Lets look at things at a different angle. I'm not trying to disagree with you I'm just showing where your proposal is flawed.
1. Placing maybe every 10,000 to 20,000 miners into individual groups (each group acts like a bank) with their own address so that groups could communicate with each other (similar to two banks transferring money between each other).
You say that each 10,000 or so miners will function as a bank, but what exactly does a bank do?
A bank moves transactions in and out of your account[1] and charges you a fixed fee each time you make a transaction. Whereas a wallet user has the ability to charge a variable fee to miners.
- Bitcoin users cannot control which miner receives the fee, however a bank account holder can only choose one entity to take the fee (the bank). Also if someone makes a money transaction to somebody else in a bank,
both banks charge a transaction fee. Do you see the issue? We don't want to have two different miners levying a tax on each transaction.
Also banks process transactions by order of date, and then by smallest amount, while bitcoin miners take highest-fee transactions first regardless of when they were made.
2. A limited number of wallets say 10 million customers are assigned to each group, each time all groups are full of customers then a new group is created (with a new address).
Customers cannot be represented as a bunch of accounts on a bank record, because there is no link between people and the wallets they create.
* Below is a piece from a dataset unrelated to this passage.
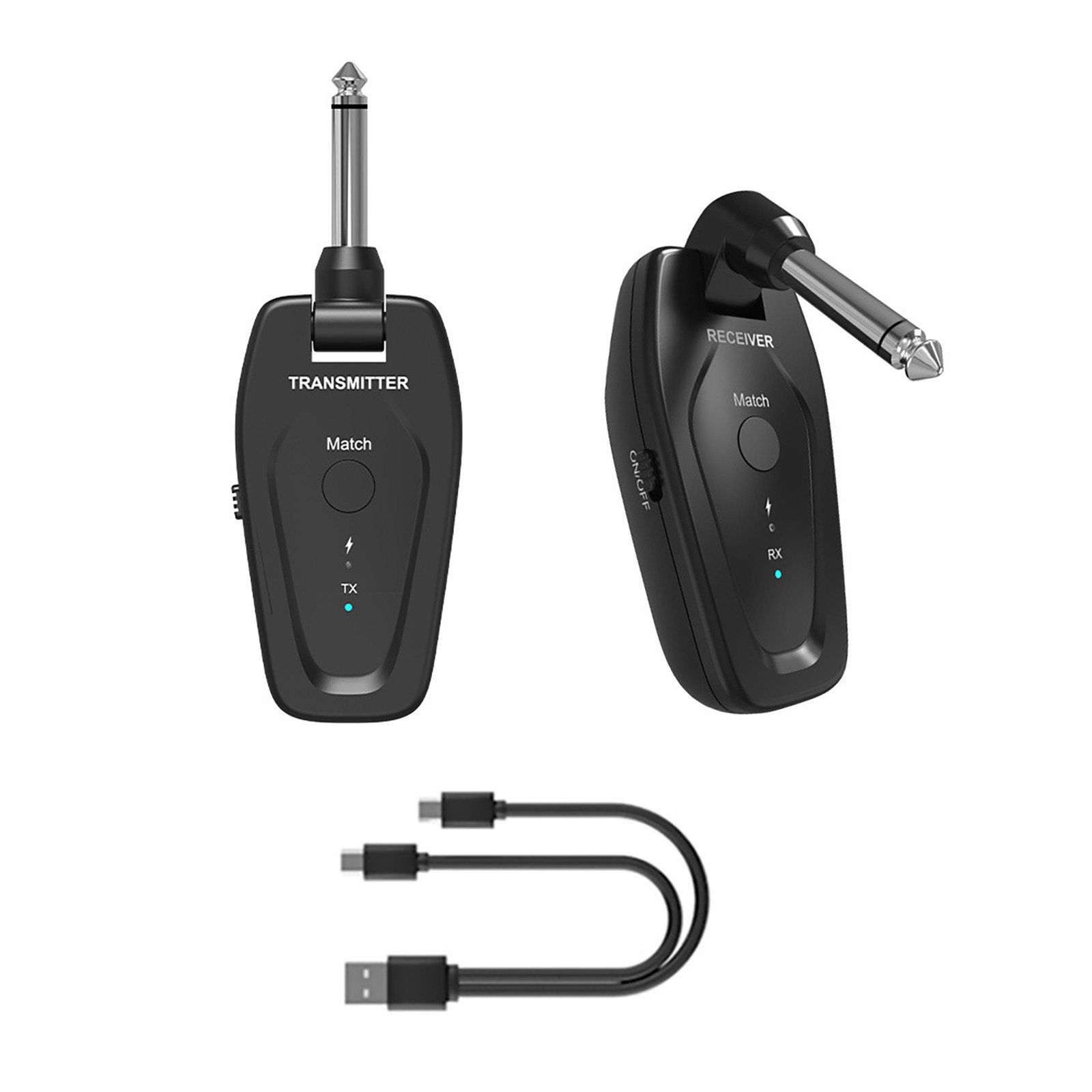 New UHF Wireless Guitar System Transmitter Receiver Instrument Accessories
We cannot assign wallets to different miners because the miners themselves will not be able to detect all the addresses in your wallet without giving them something called the
master public key (a big privacy violation equivalent to Facebook selling your data without your consent).
3. Each group has their own block chain different from another group's block chain (yet still secure because say 20,000 miners all have the same block chain) so that when a transfer occurs either within the same group or between only two groups then each block chain would only need to retain the wallets (and transfers) of its own customers.
It is not the existence of only a single chain that slows transactions down, it is the variable time to find a block. So proposals to make the network faster have to adjust (or work around) the time it takes to find a block.
The bolded part poses a special problem. If only transactions within a single blockchain are recorded on it, then where will inter-chain transactions be recorded, and how will they be verified? (In the bitcoin network, all transactions are verified when they are downloaded by a wallet to make sure they are correct) Presumably, different wallets won't know there are other chains that exist.